Diffusion models have recently brought a powerful revolution in image generation. Despite showing impressive generative capabilities, most of these models rely on the current sample to denoise the next one, possibly resulting in denoising instability. In this paper, we reinterpret the iterative denoising process as model optimization and leverage a moving average mechanism to ensemble all the prior samples. Instead of simply applying moving average to the denoised samples at different timesteps, we first map the denoised samples to data space and then perform moving average to avoid distribution shift across timesteps. In view that diffusion models evolve the recovery from low-frequency components to high-frequency details, we further decompose the samples into different frequency components and execute moving average separately on each component. We name the complete approach "Moving Average Sampling in Frequency domain (MASF)". MASF could be seamlessly integrated into mainstream pre-trained diffusion models and sampling schedules. Extensive experiments on both unconditional and conditional diffusion models demonstrate that our MASF leads to superior performances compared to the baselines, with almost negligible additional complexity cost.

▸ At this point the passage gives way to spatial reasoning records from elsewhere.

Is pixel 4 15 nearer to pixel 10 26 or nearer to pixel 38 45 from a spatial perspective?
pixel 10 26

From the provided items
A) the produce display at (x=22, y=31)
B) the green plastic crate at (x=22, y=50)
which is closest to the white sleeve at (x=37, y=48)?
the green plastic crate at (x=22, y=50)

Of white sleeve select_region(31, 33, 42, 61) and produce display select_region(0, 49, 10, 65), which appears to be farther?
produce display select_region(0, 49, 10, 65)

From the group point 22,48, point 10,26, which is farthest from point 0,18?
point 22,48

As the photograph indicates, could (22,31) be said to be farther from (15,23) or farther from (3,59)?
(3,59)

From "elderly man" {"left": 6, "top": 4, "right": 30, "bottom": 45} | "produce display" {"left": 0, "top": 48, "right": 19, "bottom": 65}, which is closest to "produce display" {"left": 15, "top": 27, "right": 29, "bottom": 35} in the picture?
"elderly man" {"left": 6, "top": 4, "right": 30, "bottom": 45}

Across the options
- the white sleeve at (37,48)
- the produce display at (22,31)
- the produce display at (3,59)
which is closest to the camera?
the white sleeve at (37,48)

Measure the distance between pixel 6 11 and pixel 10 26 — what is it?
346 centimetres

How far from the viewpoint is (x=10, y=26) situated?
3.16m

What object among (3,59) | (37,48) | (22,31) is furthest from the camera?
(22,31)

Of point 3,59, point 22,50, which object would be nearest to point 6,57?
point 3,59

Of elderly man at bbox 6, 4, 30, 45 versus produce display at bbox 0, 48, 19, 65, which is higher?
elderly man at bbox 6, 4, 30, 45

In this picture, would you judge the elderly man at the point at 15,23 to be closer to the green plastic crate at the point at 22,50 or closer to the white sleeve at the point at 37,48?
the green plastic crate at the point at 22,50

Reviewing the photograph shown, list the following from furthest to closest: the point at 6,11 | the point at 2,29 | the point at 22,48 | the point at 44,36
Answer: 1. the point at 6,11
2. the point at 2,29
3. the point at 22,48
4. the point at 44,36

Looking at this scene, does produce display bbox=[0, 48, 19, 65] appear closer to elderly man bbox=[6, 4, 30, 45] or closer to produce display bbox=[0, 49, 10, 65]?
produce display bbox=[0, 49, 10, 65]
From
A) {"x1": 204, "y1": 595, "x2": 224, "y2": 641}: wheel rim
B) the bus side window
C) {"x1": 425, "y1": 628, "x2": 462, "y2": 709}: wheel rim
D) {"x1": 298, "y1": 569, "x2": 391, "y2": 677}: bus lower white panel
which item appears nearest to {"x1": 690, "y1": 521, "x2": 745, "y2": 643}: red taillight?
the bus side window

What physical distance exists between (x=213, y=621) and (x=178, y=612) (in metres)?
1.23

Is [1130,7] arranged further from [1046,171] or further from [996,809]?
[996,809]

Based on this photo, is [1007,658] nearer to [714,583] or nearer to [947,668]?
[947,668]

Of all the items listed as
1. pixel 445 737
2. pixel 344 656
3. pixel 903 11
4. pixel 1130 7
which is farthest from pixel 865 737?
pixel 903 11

翻译：扩散模型近期在图像生成领域引发了重大革命。尽管这些模型展现出令人瞩目的生成能力，但大多数模型依赖当前样本对下一步进行去噪，可能导致去噪不稳定性。本文将迭代式去噪过程重新解读为模型优化，并利用滑动平均机制集成所有先验样本。不同于简单地对不同时间步长的去噪样本直接应用滑动平均，我们首先将去噪样本映射到数据空间，然后执行滑动平均以避免跨时间步长的分布偏移。鉴于扩散模型遵循从低频分量到高频细节的渐进式恢复规律，我们进一步将样本分解为不同频率分量，并对每个分量分别执行滑动平均。我们将完整方法命名为"频域滑动平均采样（MASF）"。MASF可无缝集成到主流预训练扩散模型与采样策略中。在无条件和条件扩散模型上的大量实验表明，相较于基线方法，我们的MASF在几乎不增加额外复杂度的情况下取得了更优的性能。